Today I spent a couple hours trying to figure out why my 3rd host from previous blog "Homelab – Upgrade Time!" won't connect to the Cisco SFS700D 20GB infiniband switch. vCenter (version 5.5.0 Update 2) was reporting the connection as down:
I am using the HP Connect X cards (Part Number:448397-B21) in all my host machines. My other two hosts connected without any issues. So this seems to be specific to this card. Possibly a firmware issue? In order to check firmware versions I needed to install Mellanox Firmware Tool (MFT) on the Host(s) found here.
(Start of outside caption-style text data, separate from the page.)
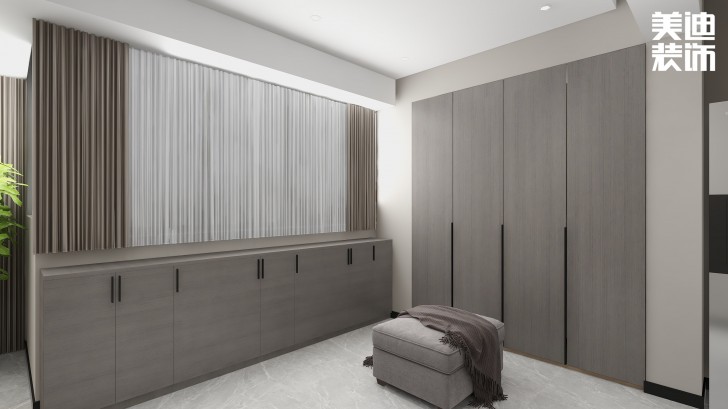 湘江世紀(jì)城145㎡現(xiàn)代極簡風(fēng)格案例效果圖—其他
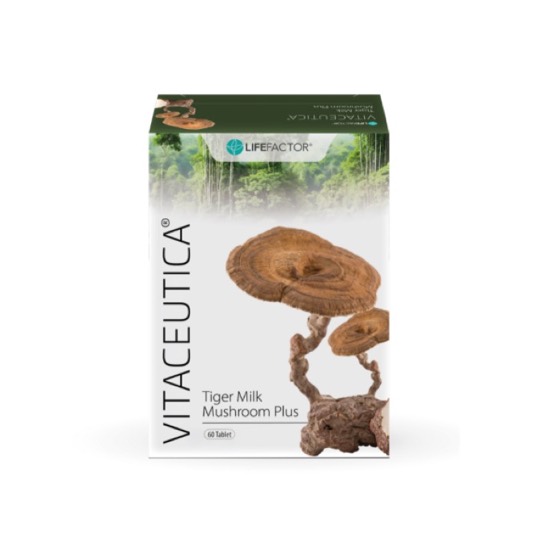 Life Factor (Vitaceutica) Tiger Milk Mushroom Plus Tablet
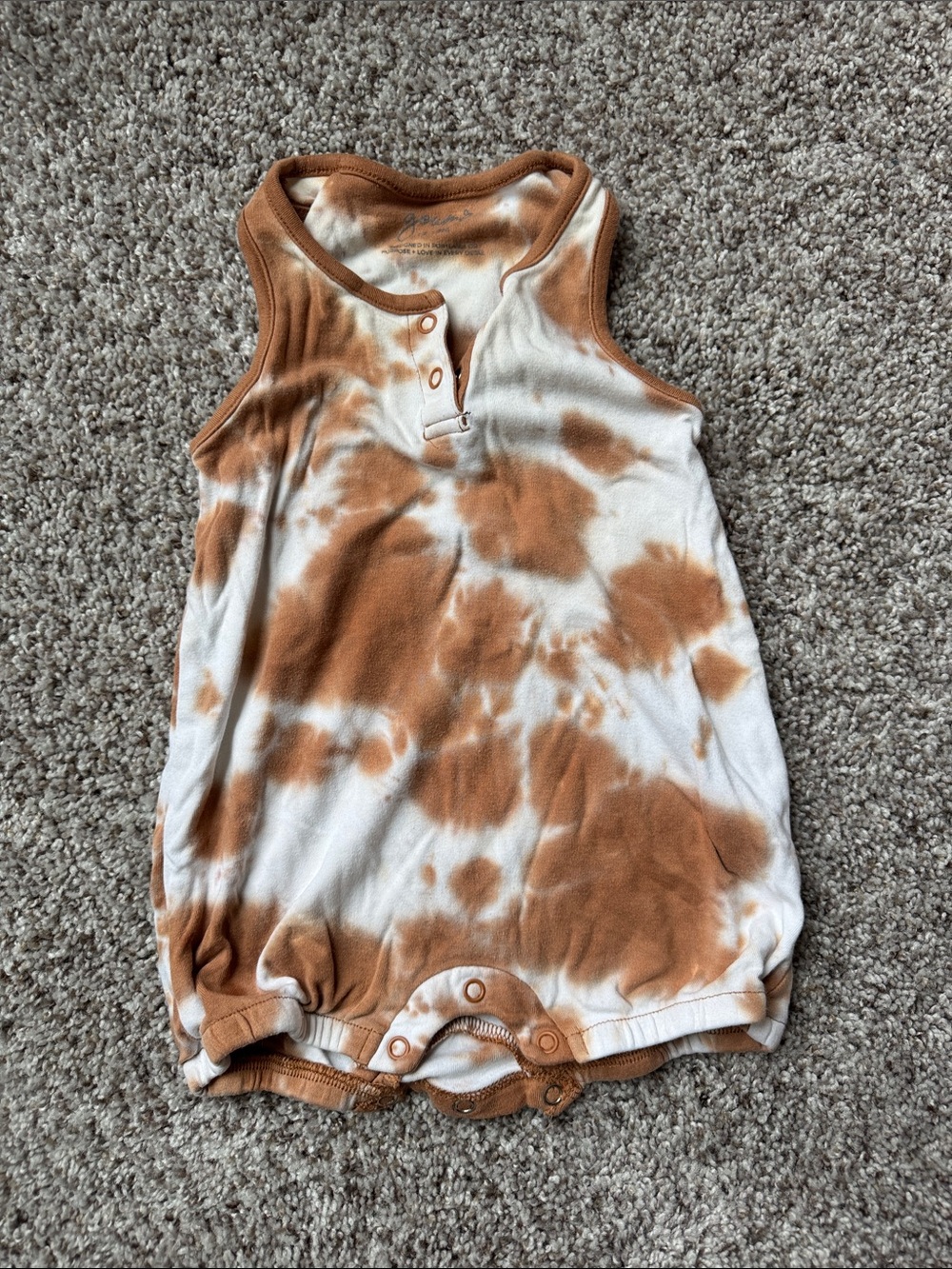Goumi bubble romper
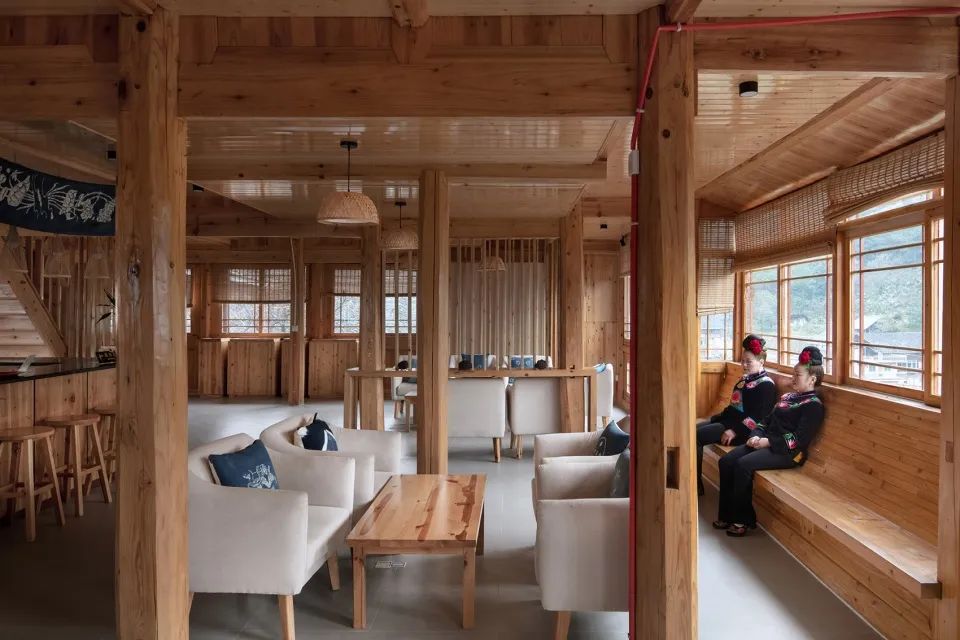 隐奢避世民宿,隐奢风格民宿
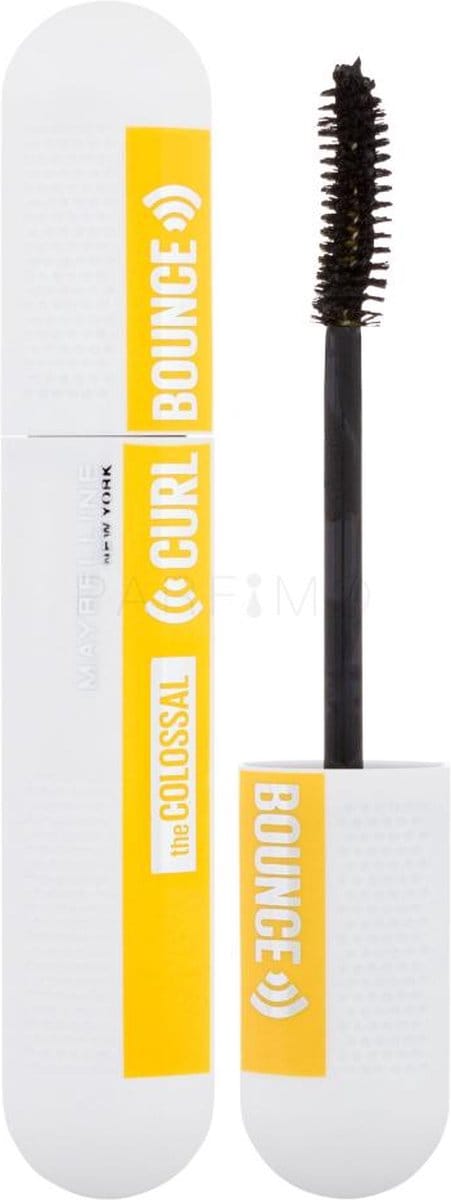Maybelline New York Colossal Curl Bounce Very Black Waterproof Mascara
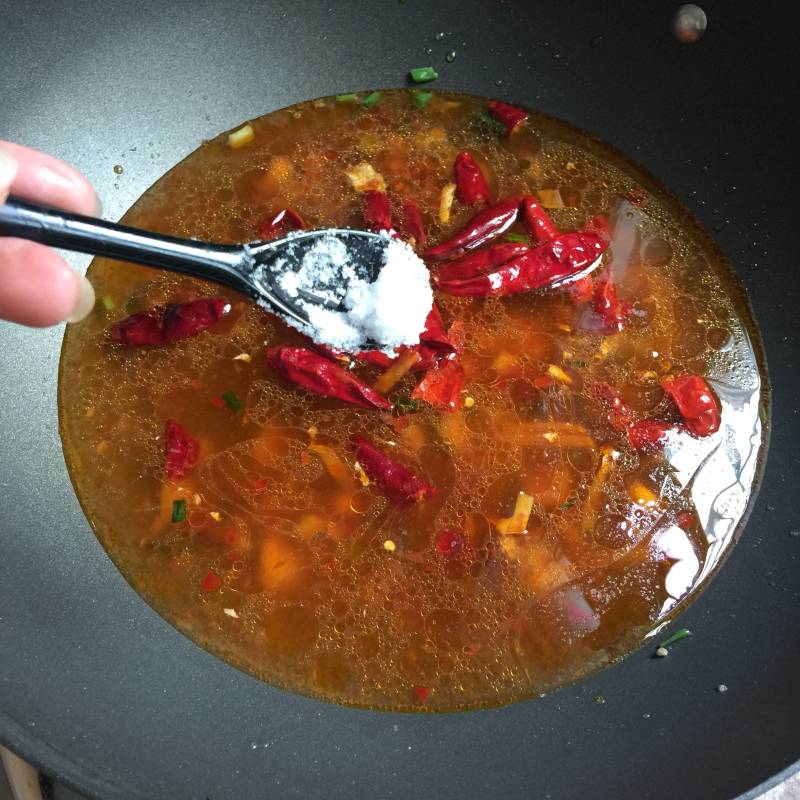 Steps for Boiled Beef Slices in Hot Chili Oil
Installing MFT on ESXI Host and check Firmware versions:
Uploaded both vib files to ESXI01 and ESXI03 and put them in the tmp directory using WinSCP
Installed both vibs by running (will require a reboot):
esxcli software vib install -v /tmp/mft-3.8.0.56-10EM 550.0.0.1331820.x86_64.vib
esxcli software vib install -v /tmp/net-mst-3.8.0.56-1OEM.550.0.0.1331820.x86\_64.vib
I checked HP ConnectX card in ESXI03 using the below commands and noticed its using v2.8.0000:
cd /opt/mellanox/bin
./mst start
./mlxfwmanager --query
While ESXI01’s HP ConnectX card is using v2.6.0000:
Downgrading Firmware Version on ESXI03 with MFT:
I decided to downgrade the firmware on ESXI03 to v2.6.0 using the below steps:
cd to the following directory before running the below commands:
/opt/mellanox/bin
Then needed to find out the PSID by running:
./mlxfwmanager --query
Copied older version firmware (v2.6.0000) to Location on ESXI03:
/tmp/fw-25408-2_6_000-448397-B21.bin
We need to get the “PCI Device Name:
/dev/mt25418_pci_cr0
”. Which we can get using the command from step 2 above.Apply the firmware downgrade to ESXI03 with the below command:
./flint -d /dev/mt25418_pci_cr0 -i /tmp/fw-25408-2_6_000-448397-B21.bin burn
Reboot and VOILA!!! We have successfully downgraded the firmware from v2.8.0 to v2.6.0 date was applied. You can run the following command to confirm as well:
./mlxfwmanager –query
Now, if we jump back to vCenter we can see “20000 Full”: